Playhouse Stage is finalizing titles and scheduling for four more original productions at the hall by the end of this year, Smith said, with a mix of student and professional casts, and most likely will announce a traditional fall-to-spring season of musicals at the hall, adjusting seating and capacity to reflect then-current requirements. (At full capacity, the hall seats 460.) After discussions with Albany government and health officials, Playhouse Stage's Park Playhouse wing will next week announce how it hopes to bring live musicals back to Washington Park this summer, according to Smith,
The Saratoga Performing Arts Center will be holding concerts for its chamber music residency in an open-sided greenhouse at a nearby farm. It is awaiting new guidance from the state on regulations for large outdoor entertainment venues, expected soon, said President and CEO Elizabeth Sobol.

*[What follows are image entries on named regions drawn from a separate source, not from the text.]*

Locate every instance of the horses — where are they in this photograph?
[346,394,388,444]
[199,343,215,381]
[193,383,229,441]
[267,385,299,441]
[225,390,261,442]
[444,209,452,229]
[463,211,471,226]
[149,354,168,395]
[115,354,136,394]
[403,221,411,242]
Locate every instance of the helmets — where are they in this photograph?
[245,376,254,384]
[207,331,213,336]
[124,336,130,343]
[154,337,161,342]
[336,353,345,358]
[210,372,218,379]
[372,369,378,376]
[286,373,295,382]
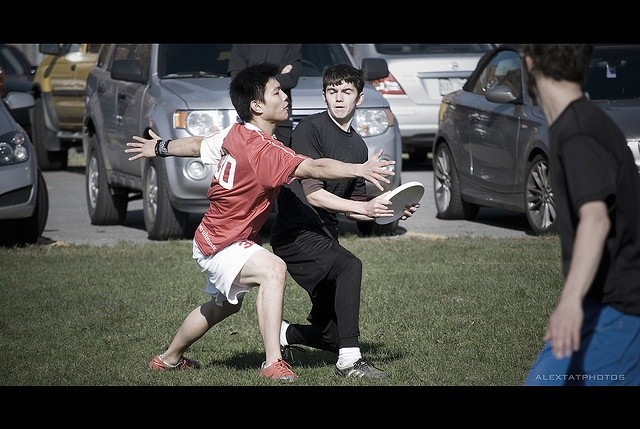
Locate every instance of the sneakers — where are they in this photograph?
[148,355,200,373]
[334,358,390,382]
[259,358,300,383]
[280,319,307,366]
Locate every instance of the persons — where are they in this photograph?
[124,61,397,382]
[518,43,640,387]
[268,62,422,380]
[226,44,302,148]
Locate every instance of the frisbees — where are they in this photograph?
[374,181,424,224]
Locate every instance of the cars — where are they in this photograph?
[433,42,638,235]
[343,42,500,159]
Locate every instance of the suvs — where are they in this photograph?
[1,99,48,242]
[34,42,107,171]
[85,43,403,238]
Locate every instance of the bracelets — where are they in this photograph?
[154,139,173,157]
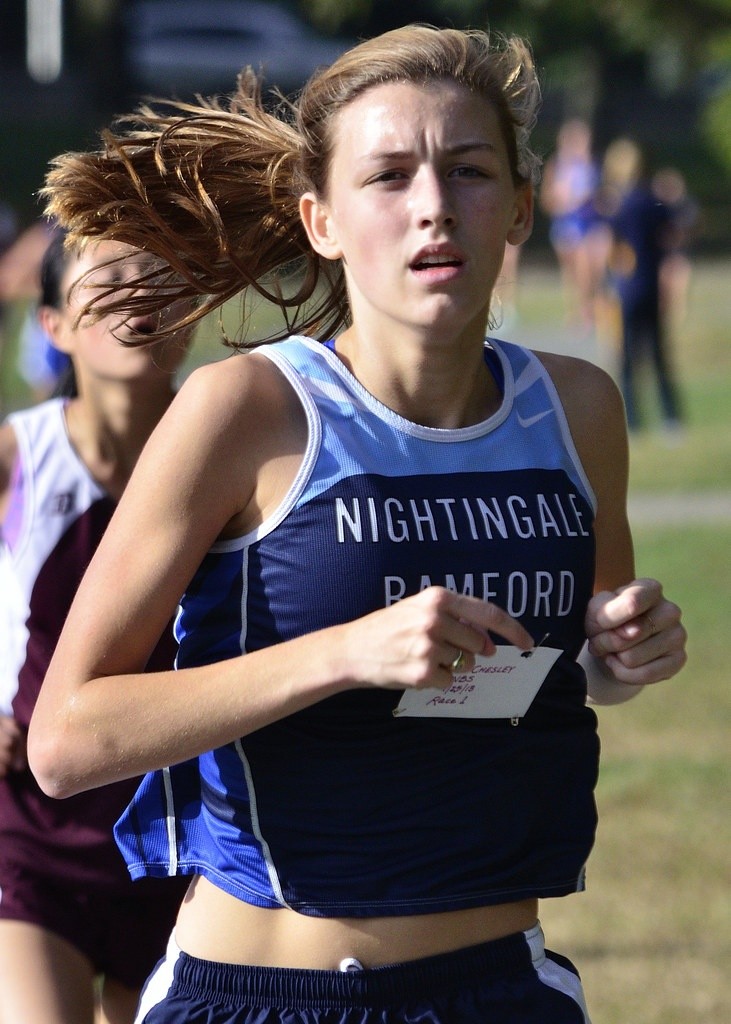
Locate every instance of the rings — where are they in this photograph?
[449,649,466,675]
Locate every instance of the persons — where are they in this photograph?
[0,213,74,399]
[493,114,689,434]
[28,20,689,1024]
[0,219,187,1024]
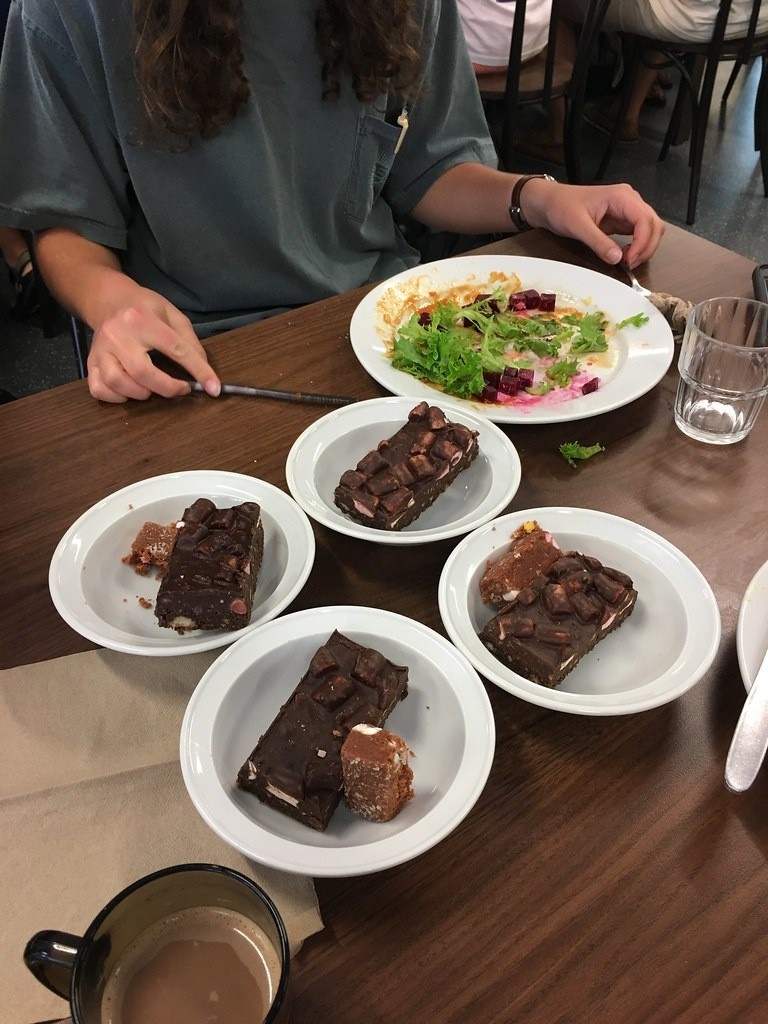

"We have plans for our resident companies to return this summer," Sobol said via email, referring to the New York City Ballet and Philadelphia Orchestra, "as well as other SPAC-produced events like our Freihofer's Saratoga Jazz Festival. Once the new guidelines are released, we anticipate that we will be able to start announcing these programming details.”
It could not be immediately determined whether Live Nation, which books pop, rock and country shows at SPAC, would have any tours available for Saratoga this summer, given the economics of severely limited capacity.
Bob Belber, general manager of the Times Union Center in Albany, where Live Nation is among the concert promoters that rents the venue, said, "We are effectively closed (for live entertainment) until the capacity is expanded." A end-stage concert at the TU Center can hold about 12,000 people, which present regulations limit to 1,200 — too few to be economically viable. However, Belber said, the venue has been told it will be allowed 25 percent capacity for arena football when the Albany Empire's season returns May 22. Being able to offer a medium-size touring musical act a similar capacity for a two- or three-concert stay might make the arena attractive to whatever performers may be touring by midsummer.
Belber said, "Everything is still mostly up in the air now, but with with the possibility of 25 percent capacity for concerts, motorsports and family shows, we're finally looking at being able to bring people back."